= Archibald Stuart-MacLaren =

Archibald Stuart Charles Stuart-MacLaren was an early British aviator who led the British attempt to win the race between nations to make the first aerial circumnavigation of the globe in 1924.

Stuart-MacLaren received his Aviator’s Certificate (No. 1310) from The Royal Aero Club of the United Kingdom on 4 June 1915. He received training in a Caudron biplane at the British Flying School, Le Crotoy, France.

From December 1918 to January 1919, then Major Stuart-MacLaren was 2nd air mechanic on a flight from Suffolk, England, to Karachi, India, in a Handley Page V/1500 heavy bomber, registration J1936, HMA Old Carthusian, the aircraft later used to bomb the royal palace of Amanullah Khan in Kabul, a mission thought to have precipitated the end of the Third Anglo-Afghan War.
–

==First aerial circumnavigation attempt of 1924==

On 25 March 1924, Squadron Leader Stuart-MacLaren, and his team of two other fliers, William Noble Plenderleith and flight engineer Sergeant W. H. Andrews flew on a Vickers Vulture II Mark VI amphibious biplane G-EBHO. Their group became the first of six teams to attempt the first aerial circumnavigation, departing from the Calshot Aerodrome, near Southampton, at 12:09 p.m. toward Lyon in France. From April to July of that year, teams from the U.S., Portugal, France, Italy and Argentina, in that order, set off in concurrent attempts to secure the honour but only the Americans were to succeed in completing the journey. After a mishap-fraught journey in which their engine was twice replaced, the airframe was destroyed on take-off at Akyab Island, Burma.
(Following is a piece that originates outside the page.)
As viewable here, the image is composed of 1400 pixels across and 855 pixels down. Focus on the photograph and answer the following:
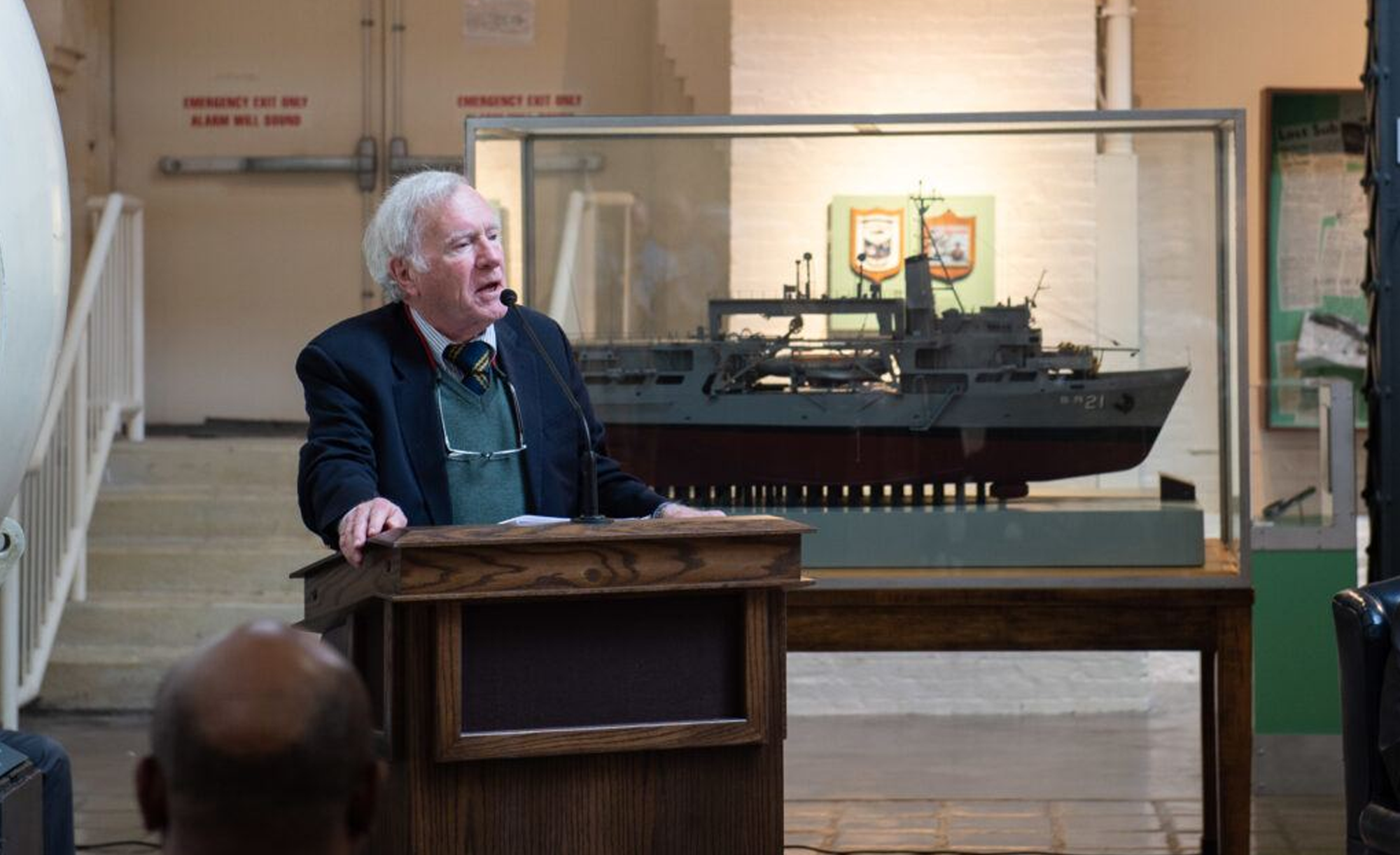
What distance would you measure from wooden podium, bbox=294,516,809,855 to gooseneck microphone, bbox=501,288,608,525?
13 centimetres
The American competing flight, then in Tokyo progressing well in its attempt to be first to circumnavigate, learned of the disaster on 25 May, receiving a telegram stating "MacLaren crashed at Akyab. Plane completely wrecked. Continuance of flight doubtful." They responded by arranging delivery of a spare plane from Tokyo to Akyab on the USS John Paul Jones, transshipped in Hong Kong onto the USS William B Preston. MacLaren received the plane (registered G-EBGO) at Akyab on 11 June and they were able to resume, thanks entirely to the Americans, on 24 June. At 1712 on 30 June, they reached Hong Kong.

The attempt came to an end on 4 August 1924, at the Commander Islands in the Bering Sea, when heavy fog forced pilot Plenderleith to make a forced sea landing in which the aircraft was badly damaged. They managed to beach at Nikolskoye on Bering Island where they were rescued by HMCS Thiepval.

Stuart-MacLaren was married and had two children.